3. Filter Objects by Attributes: Long - press the proxy of an object to bring up the attribute panel. Slide your finger to the proxy of a certain attribute, and you can select all objects with the same attribute, such as filtering out all red cups.
4. Interaction with Physical Features: The proxy can combine the physical functions of the real world to promote intuitive interaction.
For example, a proxy placed on a physical surface (such as a table) can convert these surfaces into natural touchpads.
Users can use familiar touch - device gestures to interact with real - world objects, such as dragging a finger on the surface to select multiple objects, spreading fingers to expand the selection range, or backtracking the path to adjust the selection.
5. Semantic Grouping: Double - click a proxy to group objects with the same attributes together.
6. Spatial Scaling Grouping: Use the two - hand scaling gesture to navigate in the hierarchical structure, such as zooming from viewing an entire building to viewing the rooms on a certain floor.
7. Custom Grouping: Draw a cube container with a brush - selection gesture in an empty space and put the selected proxies into it to create a custom group, which is convenient for overall operations, such as calculating the total price of a group of books.
In addition, the researchers also demonstrated the practicality of this technology through several scenarios.

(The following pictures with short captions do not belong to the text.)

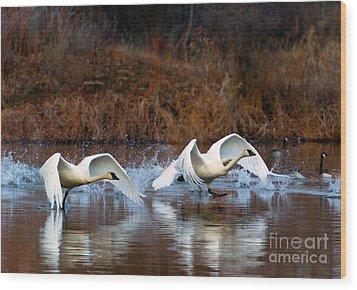 Swan Lake Wood Print by Mike  Dawson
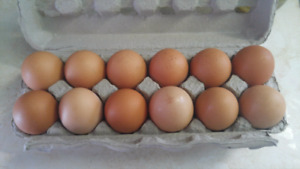 Farm Fresh Eggs Non GMO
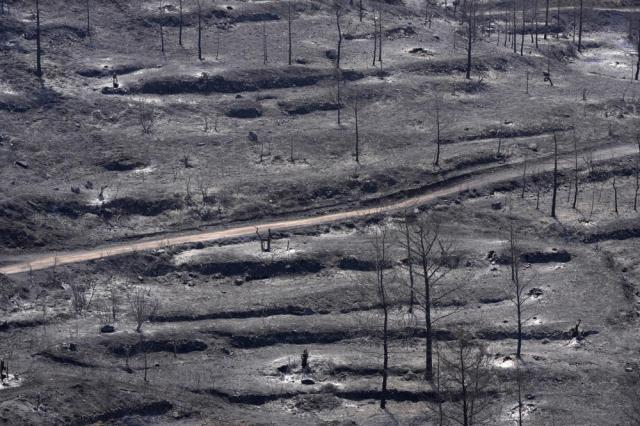 """Burned trees are seen on Troodos mountain, in Ora village, southwestern Cyprus, Sunday, July 4, 2021. Cyprus search crews discovered the bodies of four people outside a fire-swept mountain village on Sunday in what a government minister called the """"most destructive"""" blaze in the east Mediterranean island nation's history. (AP Photo/Petros Karadjias)"""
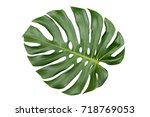 monstera leaf isolated on white ... | Shutterstock . vector #718769053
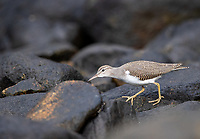 A sandpiper searches for food along a rocky shoreline.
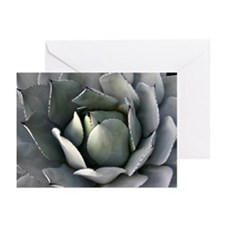 Succulant Greeting Cards (Pk of 10)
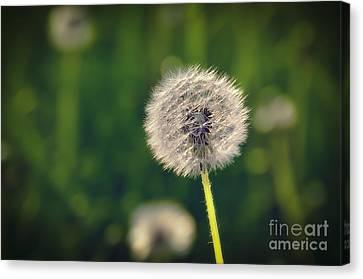 Breath Canvas Print by Alessandro Giorgi Art Photography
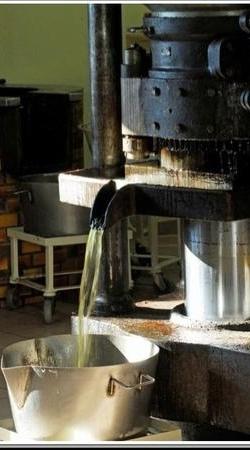 pressage de l'huile de noix à l'Huilerie Lépine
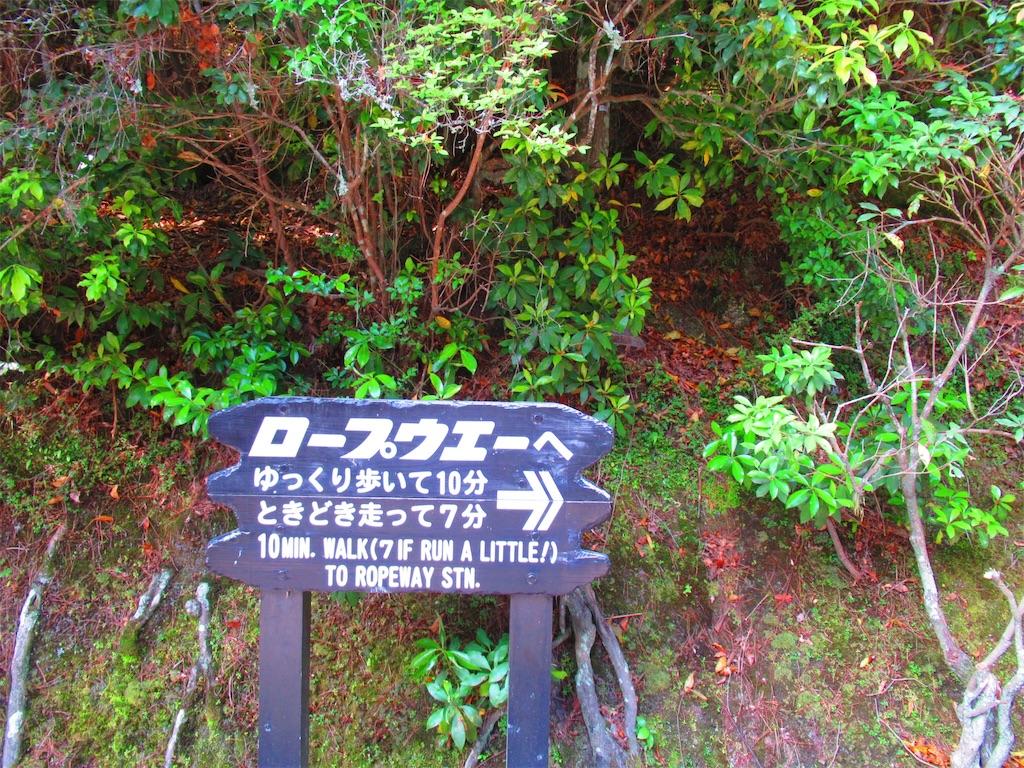 f:id:nekohachi88:20170528000654j:image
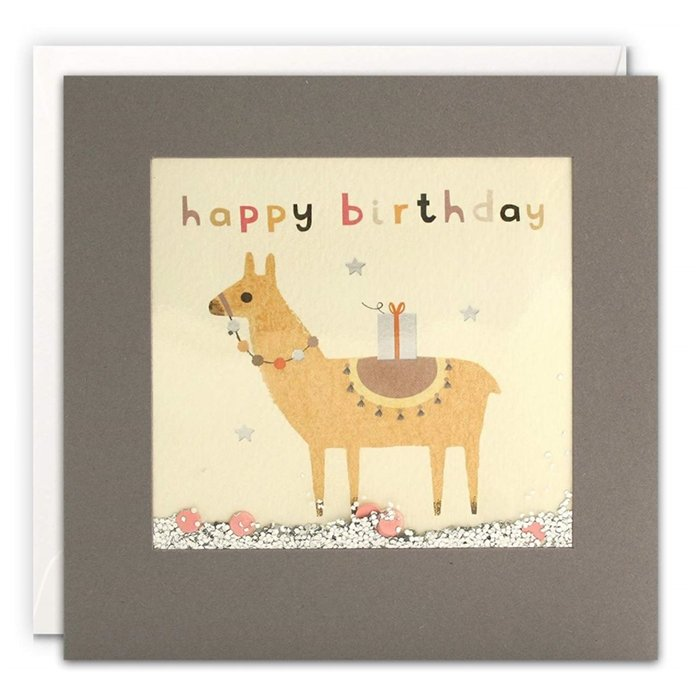 Card - Llama Parcel Birthday Shakie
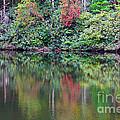 Autumn Reflections by Melissa Petrey
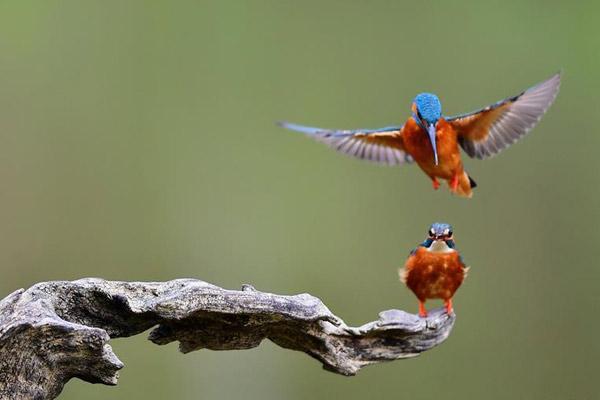 翠鸟的春天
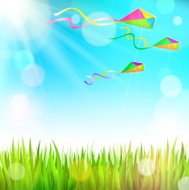 Summer landscape with grass and colorful kites the sky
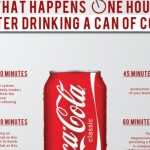 This Infographic Claims To Show What Happens One Hour After Drinking A Can Of Coke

Daily Information Retrieval
In the office, teachers can use it to quickly find specific books and calculate the total price of the books.
In the kitchen, interaction with objects at different granularity levels can also be achieved, such as selecting different parts of a microwave oven.
Building Navigation
Reality Proxy makes efficient navigation and interaction in large buildings possible.
Drone Control
Reality Proxy also allows the control of dynamic real - world objects.
To demonstrate this, the researchers developed a mixed - reality - based drone control application, which uses trackers embedded in drones instead of the AI scene understanding component.
This study recruited 12 experienced XR developers and researchers (7 males and 5 females, aged between 18 and 38).
Since two participants participated in the pre - test session to improve the research plan, they were excluded from the ratings reported below.
The evaluation results show that this system is generally positively evaluated in terms of practicality, learnability, and ease of use.